5 Real Estate Misunderstandings During the COVID-19 Pandemic
The COVID-19 pandemic has the real estate market all over the place. In the last year, the market has dropped and boomed in a matter of months. The confusion in homeowners and home sellers has spiked at an all times high.
The Local Records Office has listed 5 of the most misunderstandings in real estate going on right now. Everything from banks, to foreclosures and everything in between. Foreclosure is a legal process in which a lender attempts to recover what the buyer couldn’t afford to pay.
This happens when the homebuyer stops making the required monthly payments. But what most people think about foreclosure is really just a myth.
1. Missing a Payment Will Have the Bank Taking the House Back
As a homeowner, you have a legal obligation to pay back the loan you took out, the bank does not want to take your house.
By law, the bank has the power to do what it takes to get back the money still owed to it. The last thing banks want to do is start foreclosure proceedings, that’s why extensions will be given when possible. Keep in mind that banks are running a business just like any other; they have to make money too.
COVID-19 has homeowners worried about losing their homes to the bank. But even with 44.2 million people filing for unemployment the market is surprisingly strong. Some experts even consider the real estate market to be at its highest since its ever been due to the coronavirus pandemic.
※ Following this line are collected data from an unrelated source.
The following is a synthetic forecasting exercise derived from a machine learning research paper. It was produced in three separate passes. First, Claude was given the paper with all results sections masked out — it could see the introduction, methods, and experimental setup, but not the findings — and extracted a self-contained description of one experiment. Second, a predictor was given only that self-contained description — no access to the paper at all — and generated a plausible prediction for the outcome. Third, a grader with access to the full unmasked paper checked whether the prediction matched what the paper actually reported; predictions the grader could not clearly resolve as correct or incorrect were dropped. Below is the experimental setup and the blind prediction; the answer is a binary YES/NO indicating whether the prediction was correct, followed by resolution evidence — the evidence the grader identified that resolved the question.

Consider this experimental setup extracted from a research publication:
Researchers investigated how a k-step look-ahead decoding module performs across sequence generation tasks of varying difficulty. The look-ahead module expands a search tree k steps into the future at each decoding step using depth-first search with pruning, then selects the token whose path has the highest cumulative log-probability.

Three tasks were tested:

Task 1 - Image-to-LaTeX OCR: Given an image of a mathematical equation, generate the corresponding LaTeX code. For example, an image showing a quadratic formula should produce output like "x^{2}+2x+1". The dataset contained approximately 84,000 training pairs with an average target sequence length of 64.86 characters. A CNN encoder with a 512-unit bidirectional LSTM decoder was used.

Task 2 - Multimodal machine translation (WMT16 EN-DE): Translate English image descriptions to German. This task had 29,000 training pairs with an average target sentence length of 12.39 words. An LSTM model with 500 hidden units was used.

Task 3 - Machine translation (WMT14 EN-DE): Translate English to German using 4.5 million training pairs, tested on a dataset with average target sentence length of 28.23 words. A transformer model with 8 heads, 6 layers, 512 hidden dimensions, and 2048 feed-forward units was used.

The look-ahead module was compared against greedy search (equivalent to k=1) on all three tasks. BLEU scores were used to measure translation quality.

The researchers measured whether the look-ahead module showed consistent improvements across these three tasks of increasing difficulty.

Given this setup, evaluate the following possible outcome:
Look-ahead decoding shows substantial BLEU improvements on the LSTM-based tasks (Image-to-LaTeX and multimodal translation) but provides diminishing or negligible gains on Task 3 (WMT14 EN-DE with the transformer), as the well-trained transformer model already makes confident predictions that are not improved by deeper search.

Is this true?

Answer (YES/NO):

“Missing a payment isn’t the last in the world. Bank doesn’t want to take your home, banks want to help new homebuyers live the American dream of owning a home, but they also want to get paid back for the loan the homeowner took out” say, Curtis Lawndale of Angelinos Real Estate Group, in Los Angeles, CA.
2. Refinancing With One Lender is Your Only Option
The first thing most homeowners can’t afford to pay the monthly mortgage do is to try to refinance to pay off the existing mortgage to stop the foreclosure proceedings. If your options are slim and can’t find a traditional lender, you will likely need what is called a ‘hard money lender’.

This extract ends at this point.